World Prison Brief
- Owners: Institute for Crime & Justice Policy Research at Birkbeck, University of London
- Website: PrisonStudies.org

= World Prison Brief =

Online database providing free access to information on prison systems

The World Prison Brief at PrisonStudies.org is an online database providing free access to information on prison systems around the world. It is now hosted by the Institute For Crime & Justice Policy Research (ICPR), Birkbeck College, University of London.

It was previously hosted by the International Centre for Prison Studies (ICPS). It was a research centre at the University of Essex. It was launched at the House of Lords on 4 April 2011. Between 1997 and 2010 ICPS was based in King's College London and was launched formally by Home Secretary Jack Straw in October 1997. In July 2010 the International Centre for Prison Studies incorporated and registered as a charity with the Charities Commission of England and Wales. From the outset the Centre was independent of governmental and intergovernmental agencies, although it would work closely with them.
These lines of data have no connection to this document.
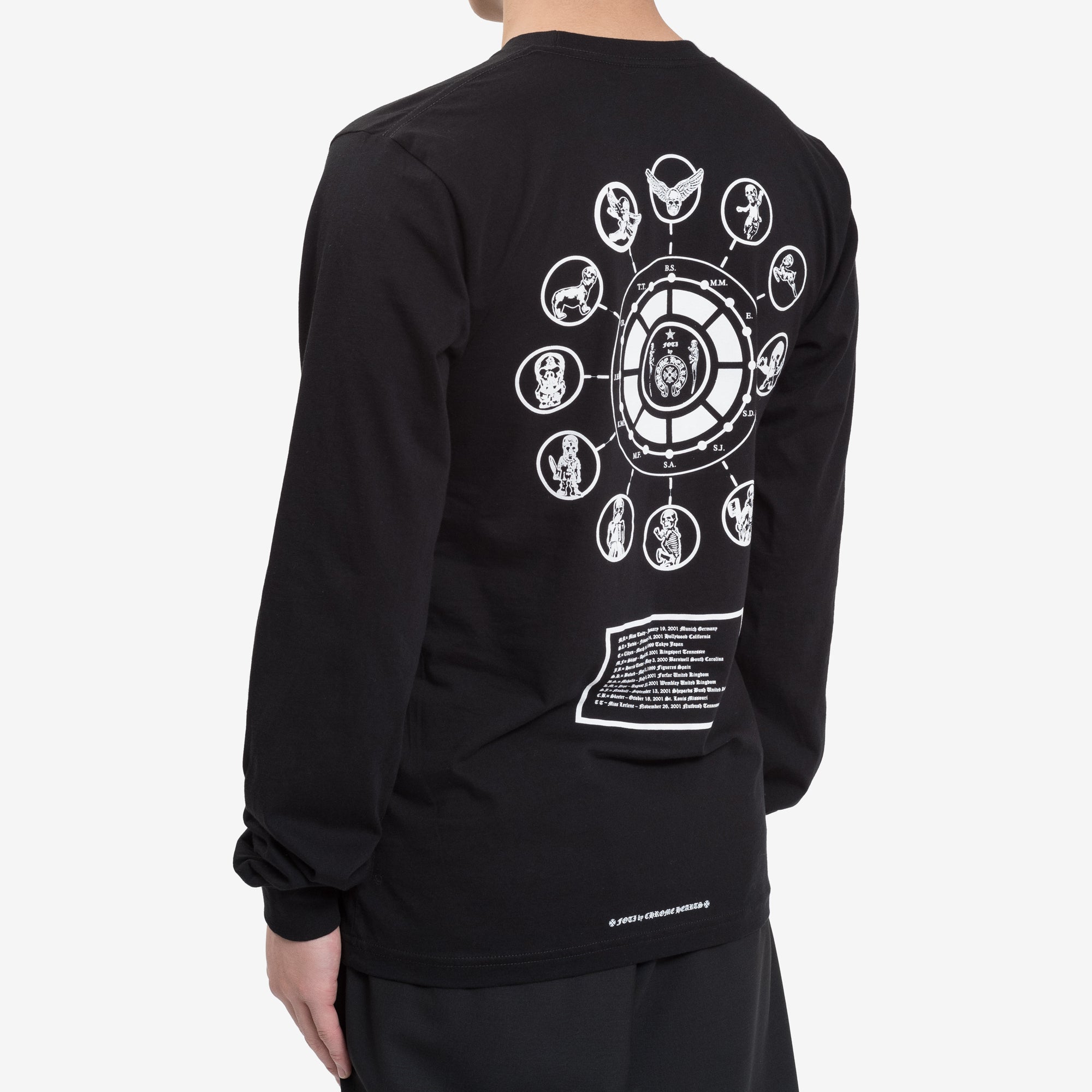 Chrome Hearts FOTI Logos Long Sleeve T-Shirt Black - 4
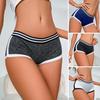 Women's Boxer Panties Breathable Low Waist Underpants Ladies Fitness Boxer Shorts for Sports Home Gym Daily Wear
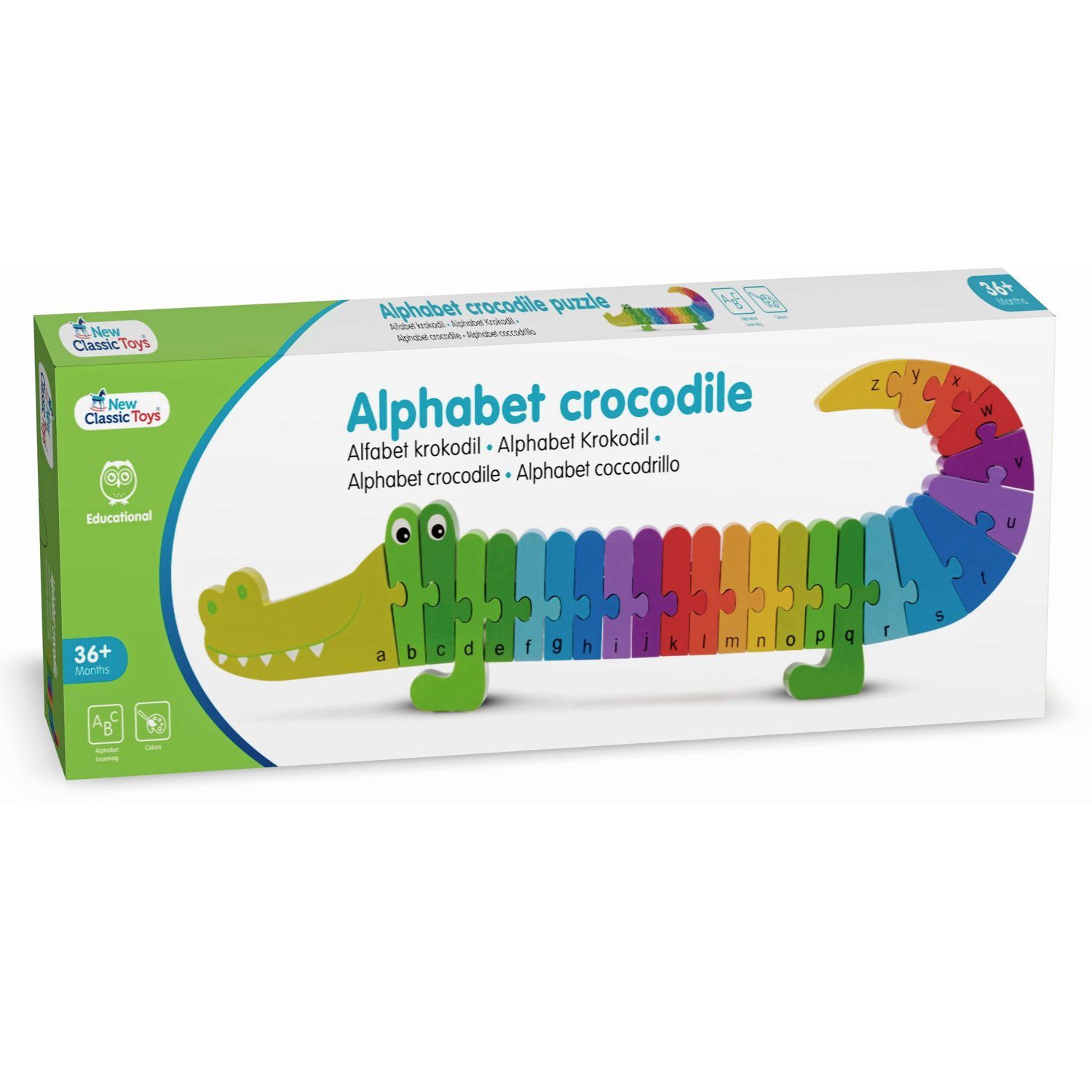 Crocodile alphabet puzzleNew Classic Toys Toys New Classic Toys
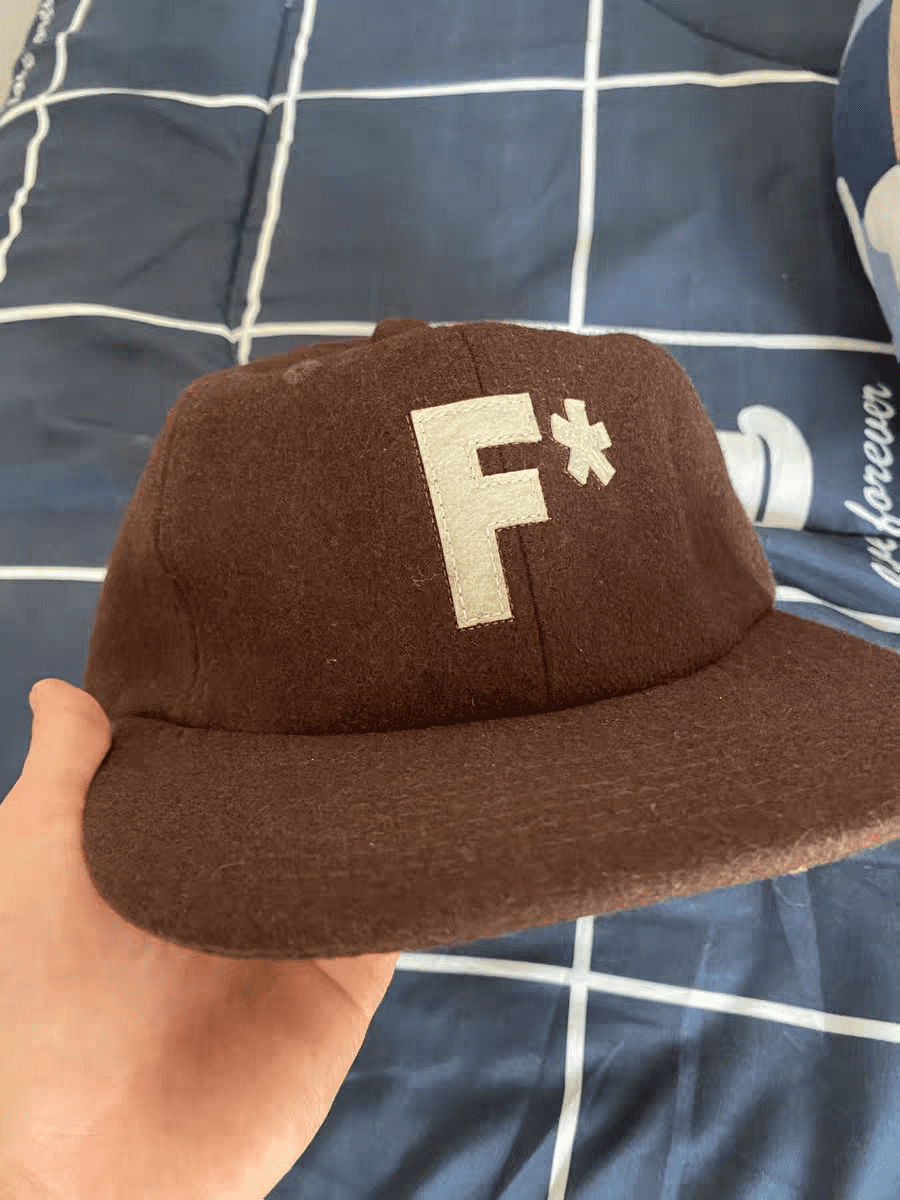 Golf Wang F Suede Flat-Brim Cap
The Centre is self-funded and a number of charitable trusts gave grants which allowed the Centre to start work. The centre seeks to assist governments and other agencies to develop appropriate policies on prisons and the use of imprisonment. It carries out its work on a project or consultancy basis for international agencies, governmental and non-governmental organisations.

It aims to make the results of its academic research and projects widely available to groups and individuals, both nationally and internationally, who might not normally use such work. These include policy makers, practitioners and administrators, the media and the general public.

In November 2014 the International Centre for Prison Studies merged with the Institute for Crime & Justice Policy Research at Birkbeck, University of London.

==People==

The founding director is Andrew Coyle. The current director is Dr Jessica Jacobson. Baroness Stern is a senior research fellow at the centre.